50 Years Ago Today

So…not a lot has been happening, 50 years ago these days.

But some stuff has been. Stuff that’s difficult to assign exact dates to, other than knowing that they occurred in the first 2 weeks of July.

I mean, how dead is the Watergate beat 2-3 weeks after the break-in? Carl Bernstein has been returned to his regular duties on the Virginia local desk at the Post. Bob Woodward is on a two week family vacation.

Dead.

But stuff is happening.

1. Get out of Jail Free Card

One interesting thing as the calendar flips to July, 1972: all five Watergate burglars remain in jail and haven’t yet bonded out. And E. Howard Hunt is furious about that.

Throughout the shoddy planning stages of this operation (and others), G. Gordon Liddy assured Hunt and his compatriots that they were working for the President, and that if they were ever to be jailed, they should shut up and wait for assistance from on high. “We’ll get the same treatment the Agency guys get,” assures Liddy. Full legal aid; financial help for the families; strings pulled; pardons if needed.

But none of that is happening yet, and Howard Hunt has hired his own criminal defense lawyer and is thinking about contacting the FBI and rolling over. What Hunt doesn’t know is that money has been approved – direct from the White House, in that June 23 Oval Office meeting – and is on the way.

John Dean’s been assigned that particular bit, and he is not only rounding up the money, but also trying to find the most circumspect, secret way to deliver it. Dean decides to use a fringe-y character named Tony Ulasewicz to be his point man on disbursement of funds. Ulasewicz is a former cop and current private detective who’s done a ton of dirty work for the White House, including being their point man on digging up dirt on Chappaquiddick.
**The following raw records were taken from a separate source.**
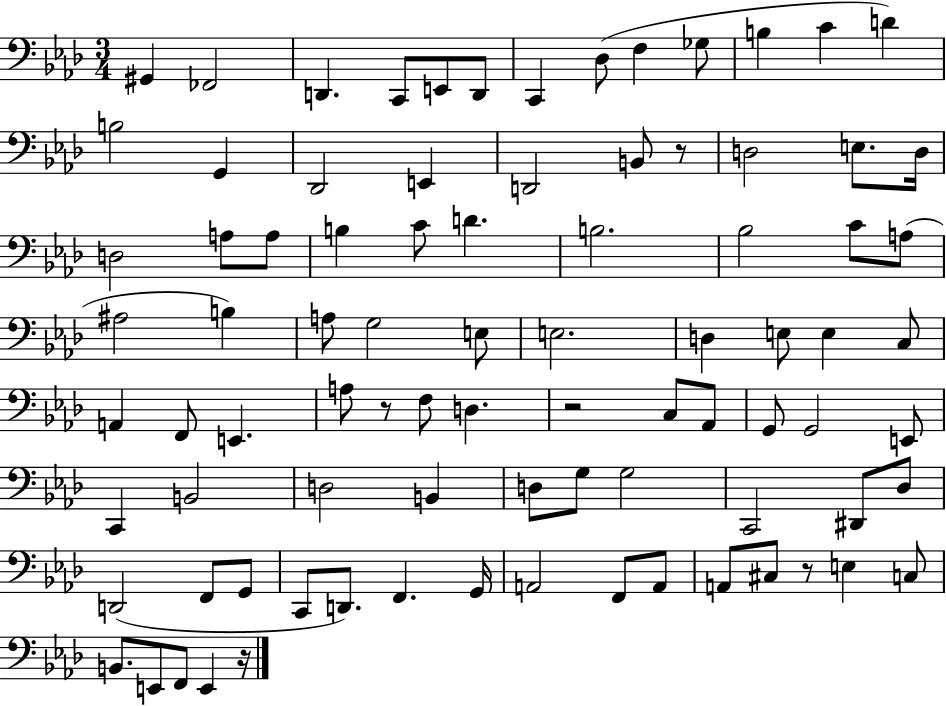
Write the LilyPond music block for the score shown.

{
  \clef bass
  \numericTimeSignature
  \time 3/4
  \key aes \major
  gis,4 fes,2 | d,4. c,8 e,8 d,8 | c,4 des8( f4 ges8 | b4 c'4 d'4) | \break b2 g,4 | des,2 e,4 | d,2 b,8 r8 | d2 e8. d16 | \break d2 a8 a8 | b4 c'8 d'4. | b2. | bes2 c'8 a8( | \break ais2 b4) | a8 g2 e8 | e2. | d4 e8 e4 c8 | \break a,4 f,8 e,4. | a8 r8 f8 d4. | r2 c8 aes,8 | g,8 g,2 e,8 | \break c,4 b,2 | d2 b,4 | d8 g8 g2 | c,2 dis,8 des8 | \break d,2( f,8 g,8 | c,8 d,8.) f,4. g,16 | a,2 f,8 a,8 | a,8 cis8 r8 e4 c8 | \break b,8. e,8 f,8 e,4 r16 | \bar "|."
}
Ulasewicz, after making some surreptitious phone calls (he’ll always use a revolving set of pay phones; in fact he’ll use so many pay phones that he’ll start carrying around one of those old bus driver change-making things.) He discovers that Howard Hunt’s wife, Dorothy, is in regular contact with the wives of the jailed burglars. She’ll be the point for getting the money turned around.

The five now also have an actual criminal defense lawyer, and not Douglas Caddy who wanted nothing to do with the case (in fact, Caddy told his and Hunt’s mutual bosses at the Robert Mullen Company about this, and the Mullen Company subsequently relieved Hunt of his duties there.) All five burglars are now represented (by the same lawyer at this point), and after Dorothy Hunt delivers the first cash from Ulasewicz and Dean (literally bundled hundreds and twenties in brown paper bags), they’re finally free on bail shortly after the July 4 celebrations.
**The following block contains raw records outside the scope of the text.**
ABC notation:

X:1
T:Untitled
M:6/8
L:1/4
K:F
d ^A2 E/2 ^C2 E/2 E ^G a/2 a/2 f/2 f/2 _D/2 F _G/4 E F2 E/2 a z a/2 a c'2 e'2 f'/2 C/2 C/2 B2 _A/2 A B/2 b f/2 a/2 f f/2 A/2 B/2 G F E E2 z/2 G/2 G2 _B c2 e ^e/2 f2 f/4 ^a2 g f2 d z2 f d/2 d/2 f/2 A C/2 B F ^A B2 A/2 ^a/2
But the five men and their families need money. They’re un-hireable, and no longer able to pull CREEP paychecks. In a memorable phone call in the first week of July, Ulasewicz tells Dorothy Hunt to find out from all the families what they’d estimate their individual monetary needs for a given month might be, and to get back to him.
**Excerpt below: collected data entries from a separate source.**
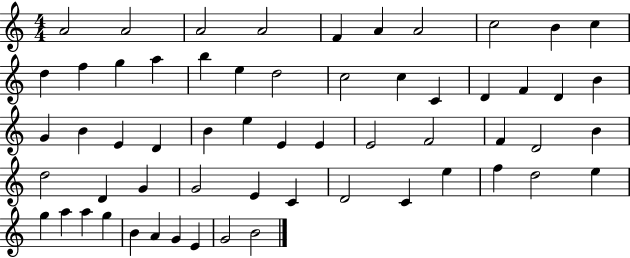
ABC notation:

X:1
T:Untitled
M:4/4
L:1/4
K:C
A2 A2 A2 A2 F A A2 c2 B c d f g a b e d2 c2 c C D F D B G B E D B e E E E2 F2 F D2 B d2 D G G2 E C D2 C e f d2 e g a a g B A G E G2 B2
The next day, though, before Dorothy Hunt can finish getting that info, Ulasewicz calls her again. Actually, he says, making these payouts is pretty dangerous. The amount of money isn’t what scares him, it’s the number of payment drop-offs that bothers him. Each drop-off risks exposure, and so he and Dean would much rather handle things in some lump sum payouts.

So, Ulasewicz says, have the families of the burglars estimate what they’d need financially for, oh, let’s just say…five months. Yeah. Five months. Tell me tomorrow what everyone will need for five months and I’ll get that to you right away, says Ulasewicz.

And so Dorothy Hunt calls all the families of the burglars and works with them over the phone to figure out how much money they’ll need for the next five months for their “first” payout.

But when James McCord’s wife tells her husband about this conversation, instead of relief, McCord feels his blood run cold.

Five months. That covers payment for living expenses through…November of 1972. McCord starts to get a sinking feeling that this isn’t going to be the “first” payout. It’s going to be the only payout, to keep everyone quiet until election day. And after? A voice in his mind that he’d always paid attention to when he was in the CIA, one that maybe screamed at him to not put tape on a door lock a couple of weeks ago, is screaming at him again now, and telling him that after November he and the burglars and Liddy and Hunt will be left to twist in the wind.

This time, he might hear that voice. And he might act on what it’s telling him.